### TO BE DONE
**1.** List everything that the comment below says Niko was concerned about.
**2.** From the comment below, transcribe the stretch from "Yes! Yes, I" through "in the plot.".

### TEXT
----------------
Yes! Yes, I loved that Niko was concerned about savings, and money, and jobs, and general living stuff like that (also v in-character for artists, esp actors, going job to job). And actors have that ability to move around in society, too, from rank to rank, altho a lot of the time their own ranking still stays pretty low (I love that Jean Rhys joke, "Actors and fish -- shove them on a siding"). And Niko gets asked several times at least if he's always been an actor -- and he doesn't ever tell Plato (or Dion) about the mask, I don't think, but that ties in his calling, his connection to the divine. The mask is like his own personal oracle, and at the same time it's the conscience of his art (maybe demonstrating part of the concept of arete?). And of course Niko plays Apollo himself, and Dionysos, v naturally in the plot.
----------------
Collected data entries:
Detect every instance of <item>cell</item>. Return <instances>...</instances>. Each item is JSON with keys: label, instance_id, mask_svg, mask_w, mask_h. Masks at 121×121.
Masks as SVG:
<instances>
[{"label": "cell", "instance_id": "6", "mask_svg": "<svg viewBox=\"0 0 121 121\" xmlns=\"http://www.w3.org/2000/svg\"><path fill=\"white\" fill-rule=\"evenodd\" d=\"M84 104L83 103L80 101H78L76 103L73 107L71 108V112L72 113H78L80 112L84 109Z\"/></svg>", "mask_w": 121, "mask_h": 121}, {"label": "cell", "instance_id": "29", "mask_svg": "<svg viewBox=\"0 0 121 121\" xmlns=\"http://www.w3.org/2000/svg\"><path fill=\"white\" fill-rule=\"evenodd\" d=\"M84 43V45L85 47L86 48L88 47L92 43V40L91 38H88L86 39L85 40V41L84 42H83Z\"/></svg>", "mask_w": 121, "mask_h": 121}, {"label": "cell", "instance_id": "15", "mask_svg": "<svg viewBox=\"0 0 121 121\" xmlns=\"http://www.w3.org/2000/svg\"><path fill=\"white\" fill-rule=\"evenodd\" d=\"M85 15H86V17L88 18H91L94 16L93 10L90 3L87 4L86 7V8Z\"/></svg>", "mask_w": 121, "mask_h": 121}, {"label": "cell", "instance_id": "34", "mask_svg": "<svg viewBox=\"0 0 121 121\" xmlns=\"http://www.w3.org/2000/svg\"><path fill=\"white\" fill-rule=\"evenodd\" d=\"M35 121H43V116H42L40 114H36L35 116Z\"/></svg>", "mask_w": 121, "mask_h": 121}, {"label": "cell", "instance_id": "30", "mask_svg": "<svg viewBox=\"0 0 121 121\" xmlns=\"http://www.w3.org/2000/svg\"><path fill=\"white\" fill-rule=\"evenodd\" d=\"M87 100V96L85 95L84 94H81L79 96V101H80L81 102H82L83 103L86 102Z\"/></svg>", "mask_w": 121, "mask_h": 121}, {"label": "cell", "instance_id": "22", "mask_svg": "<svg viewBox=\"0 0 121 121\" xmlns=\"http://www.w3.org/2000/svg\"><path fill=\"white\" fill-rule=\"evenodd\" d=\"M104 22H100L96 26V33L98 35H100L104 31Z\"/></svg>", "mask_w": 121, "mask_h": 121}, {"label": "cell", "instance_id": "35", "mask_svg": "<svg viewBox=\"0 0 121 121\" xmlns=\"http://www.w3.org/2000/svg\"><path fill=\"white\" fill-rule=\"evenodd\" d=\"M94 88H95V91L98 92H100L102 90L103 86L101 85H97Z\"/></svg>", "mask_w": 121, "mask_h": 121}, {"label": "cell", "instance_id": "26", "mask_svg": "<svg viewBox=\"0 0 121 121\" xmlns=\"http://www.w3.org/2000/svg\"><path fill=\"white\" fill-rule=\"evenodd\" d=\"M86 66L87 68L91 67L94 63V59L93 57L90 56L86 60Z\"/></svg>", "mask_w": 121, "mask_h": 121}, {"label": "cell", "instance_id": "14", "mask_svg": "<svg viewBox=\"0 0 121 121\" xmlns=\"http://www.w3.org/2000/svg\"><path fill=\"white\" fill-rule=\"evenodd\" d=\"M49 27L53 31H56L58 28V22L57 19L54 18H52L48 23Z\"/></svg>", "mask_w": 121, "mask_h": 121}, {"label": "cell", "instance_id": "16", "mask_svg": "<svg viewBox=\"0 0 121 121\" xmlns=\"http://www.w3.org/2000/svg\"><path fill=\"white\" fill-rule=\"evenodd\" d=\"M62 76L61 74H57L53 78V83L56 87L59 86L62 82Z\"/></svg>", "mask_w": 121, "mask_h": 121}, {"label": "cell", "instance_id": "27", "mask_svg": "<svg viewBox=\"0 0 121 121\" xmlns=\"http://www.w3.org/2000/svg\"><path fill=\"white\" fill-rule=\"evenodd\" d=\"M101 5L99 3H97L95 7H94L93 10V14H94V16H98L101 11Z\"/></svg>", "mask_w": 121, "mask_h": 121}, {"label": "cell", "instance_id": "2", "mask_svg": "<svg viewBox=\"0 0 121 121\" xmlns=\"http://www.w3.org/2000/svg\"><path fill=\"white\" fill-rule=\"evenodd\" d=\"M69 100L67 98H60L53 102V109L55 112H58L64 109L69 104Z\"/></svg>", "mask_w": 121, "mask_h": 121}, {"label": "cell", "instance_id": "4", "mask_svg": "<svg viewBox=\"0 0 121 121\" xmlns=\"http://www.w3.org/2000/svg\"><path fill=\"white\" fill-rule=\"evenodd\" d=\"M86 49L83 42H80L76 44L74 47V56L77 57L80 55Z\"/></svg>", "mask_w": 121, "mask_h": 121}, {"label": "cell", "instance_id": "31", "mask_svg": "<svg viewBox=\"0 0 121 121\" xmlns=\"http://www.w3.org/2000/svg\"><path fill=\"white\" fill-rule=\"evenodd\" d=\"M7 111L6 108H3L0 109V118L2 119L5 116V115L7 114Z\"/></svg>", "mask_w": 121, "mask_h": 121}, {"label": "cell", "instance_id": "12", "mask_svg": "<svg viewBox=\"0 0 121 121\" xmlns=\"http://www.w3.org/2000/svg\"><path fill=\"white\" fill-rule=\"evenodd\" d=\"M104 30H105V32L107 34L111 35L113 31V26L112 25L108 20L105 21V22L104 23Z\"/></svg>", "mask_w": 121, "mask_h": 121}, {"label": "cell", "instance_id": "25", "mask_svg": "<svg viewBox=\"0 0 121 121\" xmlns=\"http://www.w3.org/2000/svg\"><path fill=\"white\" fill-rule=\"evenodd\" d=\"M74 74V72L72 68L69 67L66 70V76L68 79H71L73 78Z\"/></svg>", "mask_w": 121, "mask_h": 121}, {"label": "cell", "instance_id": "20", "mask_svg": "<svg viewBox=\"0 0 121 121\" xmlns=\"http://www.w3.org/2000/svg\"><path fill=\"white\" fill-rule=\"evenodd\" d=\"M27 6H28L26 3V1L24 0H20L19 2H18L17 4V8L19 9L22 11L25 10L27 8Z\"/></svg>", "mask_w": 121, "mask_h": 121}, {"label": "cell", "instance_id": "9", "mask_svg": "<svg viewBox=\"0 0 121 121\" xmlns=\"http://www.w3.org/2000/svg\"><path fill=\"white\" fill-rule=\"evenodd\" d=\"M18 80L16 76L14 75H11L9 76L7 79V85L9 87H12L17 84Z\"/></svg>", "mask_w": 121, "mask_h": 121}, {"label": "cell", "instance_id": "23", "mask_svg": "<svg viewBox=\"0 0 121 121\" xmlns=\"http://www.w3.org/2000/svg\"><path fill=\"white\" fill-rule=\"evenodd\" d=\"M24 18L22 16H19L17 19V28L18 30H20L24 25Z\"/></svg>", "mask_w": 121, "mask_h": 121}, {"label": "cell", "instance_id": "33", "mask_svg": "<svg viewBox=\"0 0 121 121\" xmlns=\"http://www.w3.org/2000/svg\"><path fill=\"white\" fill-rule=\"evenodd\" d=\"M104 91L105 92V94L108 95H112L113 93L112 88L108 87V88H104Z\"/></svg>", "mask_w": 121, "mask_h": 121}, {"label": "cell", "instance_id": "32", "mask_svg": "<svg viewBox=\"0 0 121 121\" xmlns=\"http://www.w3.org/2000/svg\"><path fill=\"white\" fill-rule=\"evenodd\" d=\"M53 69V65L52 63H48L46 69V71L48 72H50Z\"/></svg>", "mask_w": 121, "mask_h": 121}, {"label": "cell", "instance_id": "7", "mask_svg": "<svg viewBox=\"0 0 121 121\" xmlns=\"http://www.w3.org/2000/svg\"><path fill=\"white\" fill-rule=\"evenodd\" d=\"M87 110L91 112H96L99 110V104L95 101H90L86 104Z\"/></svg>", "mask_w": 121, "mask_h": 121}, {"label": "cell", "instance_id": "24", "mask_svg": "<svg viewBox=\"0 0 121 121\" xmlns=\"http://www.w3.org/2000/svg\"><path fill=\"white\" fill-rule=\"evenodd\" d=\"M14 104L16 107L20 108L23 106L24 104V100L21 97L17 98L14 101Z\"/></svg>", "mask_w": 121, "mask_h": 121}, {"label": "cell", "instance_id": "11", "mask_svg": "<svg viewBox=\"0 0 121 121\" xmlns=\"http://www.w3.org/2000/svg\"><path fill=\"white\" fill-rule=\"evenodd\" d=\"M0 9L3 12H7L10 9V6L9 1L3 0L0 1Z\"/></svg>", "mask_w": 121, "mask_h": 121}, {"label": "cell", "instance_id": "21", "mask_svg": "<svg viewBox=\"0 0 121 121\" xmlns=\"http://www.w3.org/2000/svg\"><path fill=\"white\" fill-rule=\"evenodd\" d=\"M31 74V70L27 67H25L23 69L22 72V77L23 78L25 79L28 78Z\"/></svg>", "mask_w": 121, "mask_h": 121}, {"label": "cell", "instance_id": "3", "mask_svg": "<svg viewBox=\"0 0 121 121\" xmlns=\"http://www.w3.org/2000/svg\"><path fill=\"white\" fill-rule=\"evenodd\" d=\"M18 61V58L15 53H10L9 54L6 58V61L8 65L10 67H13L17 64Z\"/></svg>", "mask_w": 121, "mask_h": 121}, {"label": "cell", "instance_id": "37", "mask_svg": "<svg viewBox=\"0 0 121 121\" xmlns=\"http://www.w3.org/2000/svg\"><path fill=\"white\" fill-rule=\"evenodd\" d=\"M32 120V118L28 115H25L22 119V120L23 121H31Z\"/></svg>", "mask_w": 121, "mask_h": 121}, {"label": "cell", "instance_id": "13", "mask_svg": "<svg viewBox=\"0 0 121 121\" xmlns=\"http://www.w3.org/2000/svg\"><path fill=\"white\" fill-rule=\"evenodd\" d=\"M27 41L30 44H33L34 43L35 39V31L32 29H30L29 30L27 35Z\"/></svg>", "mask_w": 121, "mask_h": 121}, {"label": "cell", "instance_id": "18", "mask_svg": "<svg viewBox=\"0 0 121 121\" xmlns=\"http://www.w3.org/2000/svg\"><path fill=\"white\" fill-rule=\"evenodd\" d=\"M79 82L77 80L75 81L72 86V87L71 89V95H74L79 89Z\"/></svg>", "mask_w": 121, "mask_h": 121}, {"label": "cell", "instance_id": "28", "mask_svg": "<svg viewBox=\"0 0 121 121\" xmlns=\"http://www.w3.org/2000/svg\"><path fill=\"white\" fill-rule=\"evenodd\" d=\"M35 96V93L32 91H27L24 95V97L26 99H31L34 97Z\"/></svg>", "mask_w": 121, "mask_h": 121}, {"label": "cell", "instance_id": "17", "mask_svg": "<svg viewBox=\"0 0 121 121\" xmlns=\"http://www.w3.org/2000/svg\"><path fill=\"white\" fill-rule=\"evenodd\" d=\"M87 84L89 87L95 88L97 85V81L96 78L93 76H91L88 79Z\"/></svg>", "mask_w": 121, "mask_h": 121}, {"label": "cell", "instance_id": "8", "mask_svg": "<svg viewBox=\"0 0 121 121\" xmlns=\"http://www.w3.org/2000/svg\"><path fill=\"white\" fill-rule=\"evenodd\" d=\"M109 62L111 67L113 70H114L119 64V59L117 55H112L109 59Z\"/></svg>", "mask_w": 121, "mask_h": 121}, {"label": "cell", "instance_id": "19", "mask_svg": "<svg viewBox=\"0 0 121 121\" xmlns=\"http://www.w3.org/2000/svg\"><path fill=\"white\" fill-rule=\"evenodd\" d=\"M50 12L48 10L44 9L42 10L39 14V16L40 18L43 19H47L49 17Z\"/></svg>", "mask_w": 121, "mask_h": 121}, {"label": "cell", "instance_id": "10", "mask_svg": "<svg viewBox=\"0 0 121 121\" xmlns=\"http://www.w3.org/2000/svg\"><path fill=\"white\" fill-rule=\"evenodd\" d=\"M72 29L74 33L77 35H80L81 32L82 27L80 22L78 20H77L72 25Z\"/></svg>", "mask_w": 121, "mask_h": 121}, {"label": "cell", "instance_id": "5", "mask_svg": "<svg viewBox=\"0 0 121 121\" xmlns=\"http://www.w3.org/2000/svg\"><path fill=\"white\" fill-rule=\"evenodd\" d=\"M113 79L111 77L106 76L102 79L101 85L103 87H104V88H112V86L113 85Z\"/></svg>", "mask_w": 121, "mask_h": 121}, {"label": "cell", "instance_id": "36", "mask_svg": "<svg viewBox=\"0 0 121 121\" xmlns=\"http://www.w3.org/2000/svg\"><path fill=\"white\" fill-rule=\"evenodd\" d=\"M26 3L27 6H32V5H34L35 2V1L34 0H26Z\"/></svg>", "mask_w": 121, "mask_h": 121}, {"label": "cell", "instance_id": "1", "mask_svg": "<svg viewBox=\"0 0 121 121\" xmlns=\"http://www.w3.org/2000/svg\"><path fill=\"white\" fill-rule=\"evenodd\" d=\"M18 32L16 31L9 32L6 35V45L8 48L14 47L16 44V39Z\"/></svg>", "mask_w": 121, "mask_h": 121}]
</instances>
----------------
### ANSWER SET
**1.** savings, money, jobs, general living stuff

**2.**
Yes! Yes, I loved that Niko was concerned about savings, and money, and jobs, and general living stuff like that (also v in-character for artists, esp actors, going job to job). And actors have that ability to move around in society, too, from rank to rank, altho a lot of the time their own ranking still stays pretty low (I love that Jean Rhys joke, "Actors and fish -- shove them on a siding"). And Niko gets asked several times at least if he's always been an actor -- and he doesn't ever tell Plato (or Dion) about the mask, I don't think, but that ties in his calling, his connection to the divine. The mask is like his own personal oracle, and at the same time it's the conscience of his art (maybe demonstrating part of the concept of arete?). And of course Niko plays Apollo himself, and Dionysos, v naturally in the plot.